Konten ini merupakan kerja sama dengan Kompasiana, setiap artikel menjadi tanggung jawab penulis dan tidak mewakili pandangan redaksi Kompas.com
Pragmatisme Donald Trump memimpin Amerika Serikat tampaknya mulai terlihat dari kebijakan-kebijakan ekonomi seperti Tarif Trump.
Mengutip ucapan Menteri Keuangan Sri Mulyani Indrawati dalam acara Saresehan Ekonomi Bersama Presiden Republik Indonesia, Selasa (06/04/2025), kemarin.
Kebijakan pengenaan tarif resiprokal Trump terhadap 60 negara di seluruh dunia purely transactional hanya sekadar untuk menutup defisit anggaran negeri adi daya tersebut, yang dalam kacamata Trump bersama para sekondannya akibat defisit perdagangan yang terus berlangsung selama ini.
"Jadi ini sudah tidak berlaku lagi ilmu ekonomi. Yang penting pokoknya tarif duluan. Karena tujuannya menutup defisit.
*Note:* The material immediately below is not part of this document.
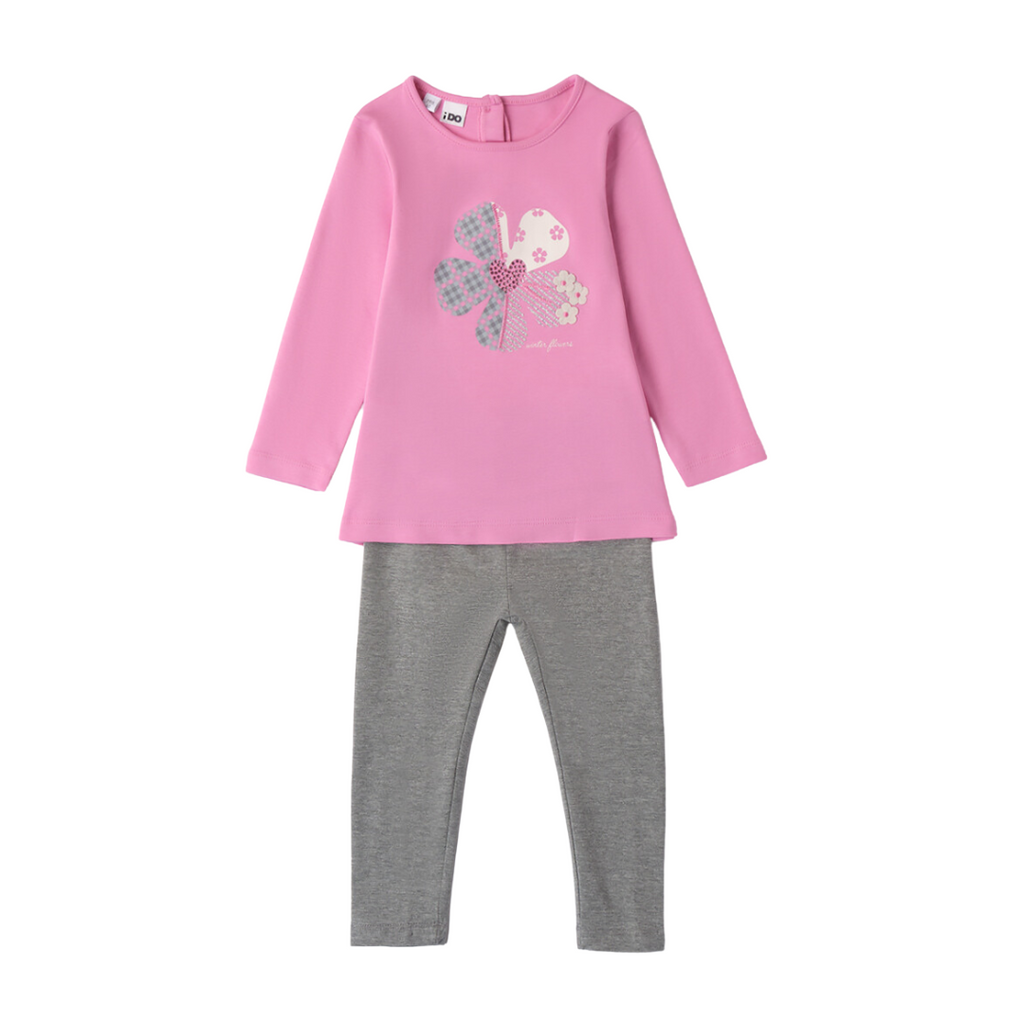 AW24 iDO Pink & Grey 'Winter Flowers' Legging Set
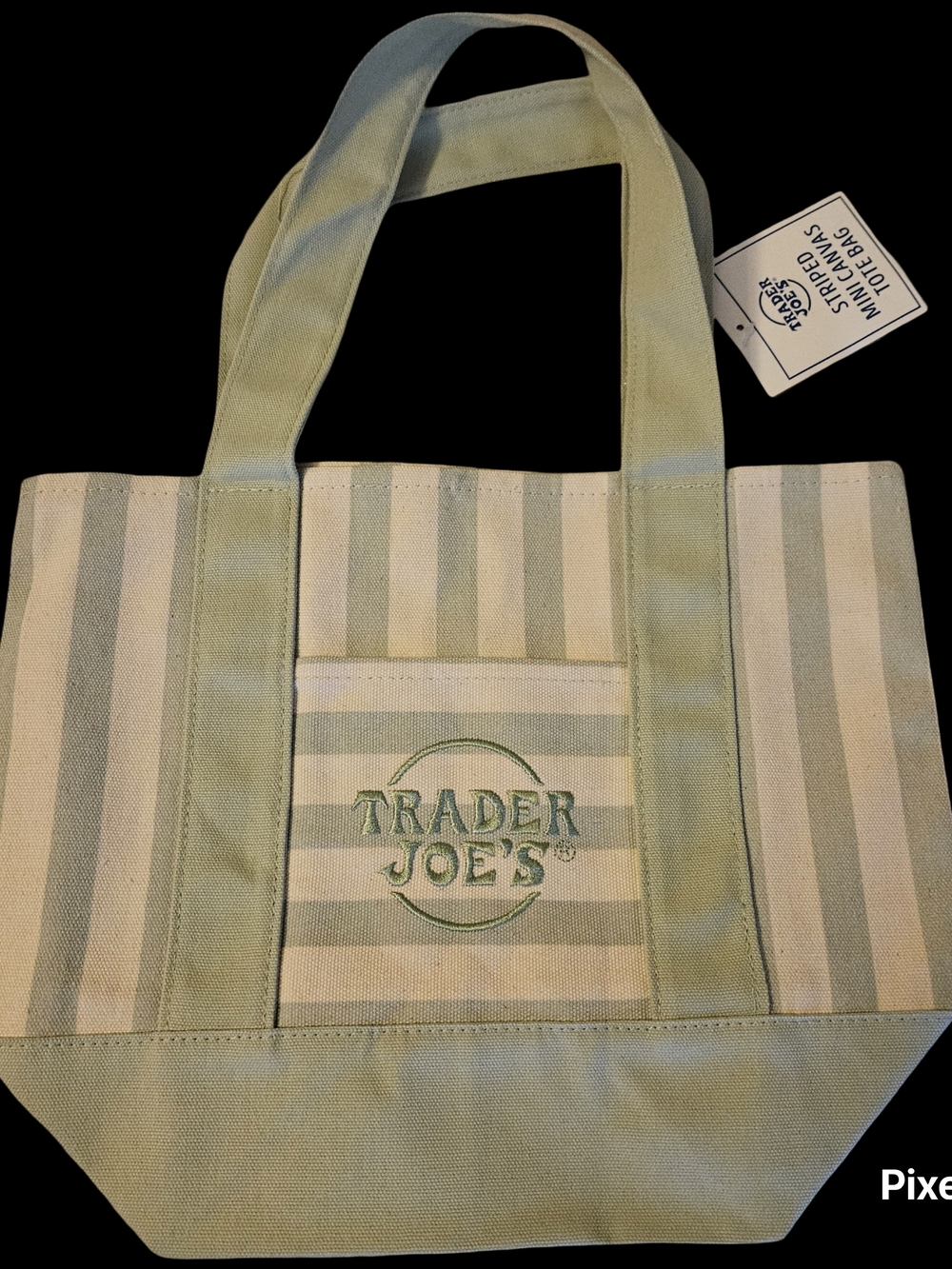 Trader Joes MINI Stripped Canvas Tote Bag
Tidak ada ilmu ekonominya di situ," kata Sri Mulyani.
Secara sederhana defisit perdagangan merupakan cerminan dari peribahasa "Besar Pasak Daripada Tiang". Keinginan tinggi, tapi dalam saat bersamaan kemampuan untuk memproduksi rendah.
Dalam pandangan Trump, seperti yang saya sarikan dari berbagai sumber informasi yang saya dapatkan, karena defisit perdagangan berlangsung terus menerus, akibatnya melemahkan industri manufaktur di AS dan membuat rantai pasok industri pertahanan menjadi terlalu tergantung pada negara lain.
Lantaran kondisi ini dianggap ancaman, harus ada kebijakan yang dilakukan oleh Pemerintah AS, dengan gaya Trump yang realis, penuh pragmatisme, pendekatan yang dilakukannya sederhana dan mudah diimplementasikan, maka lahirlah kebijakan resiprocal tariff.
Istilah teknis yang berarti tarif imbal balik, apabila kalian kenakan bea masuk terhadap kami, maka kami akan melakukan hal yang sama terhadap kalian.
Arah dari kebijakan ini cukup simpel saja sebenarnya, menyeimbangkan neraca perdagangan atau paling tidak mengurangi defisit perdagangan seperti selama ini berlangsung.
Karena perdagangan global tak ada di ruang hampa dan tidak bersifat searah, tentu saja kebijakan tarif Trump tersebut akan direspon beragam oleh negara-negara counterpartnya, mulai dari retaliasi hingga mengajak berunding ulang.
Apa yang kemudian terjadi adalah menimbulkan perasaan was-was pelaku ekonomi dan pemimpin dunia lainnya, karena kekhawatiran menimbulkan ketidakpastian maka bergejolaklah tatanan ekonomi global, pasar keuangan pusing tujuh keliling, bursa saham di seluruh dunia longsor, dan perang dagang dirasakan sudah di depan mata, ujungnya muncul ketakutan, dampaknya akan menghantam ekonomi global secara telak.
Pertanyaannya kemudian, apakah perihal defisit perdagangan lahir hanya dari neraca perdagangan yang timpang saja?
Ekonom senior Chatib Basri berpendapat, bahwa defisit perdagangan tak semata tentang timpangnya neraca perdagangan, tapi merupakan produk akhir dari banyak hal, mulai dari urusan produktivitas, kuantitas dan kualitas sumber daya domestik, hingga cara Pemerintah dalam mengelola kebijakan fiskal.
Nilai impor yang lebih besar dari nilai ekspor yang kemudian melahirkan defisit perdagangan, bisa terjadi, jika sebuah negara tak memiliki sumber daya domestik yang cukup untuk membiayai kebutuhan investasinya, akibatnya kapasitas mereka untuk menghasilkan produk lebih kecil dari kebutuhan domestiknya.
Untuk mengatasinya, Chatib Basri menekankan pada empat opsi yang mungkin bisa dilakukan, opsi pertama, dengan menaikan tabungan nasional dengan cara mengurangi defisit anggaran.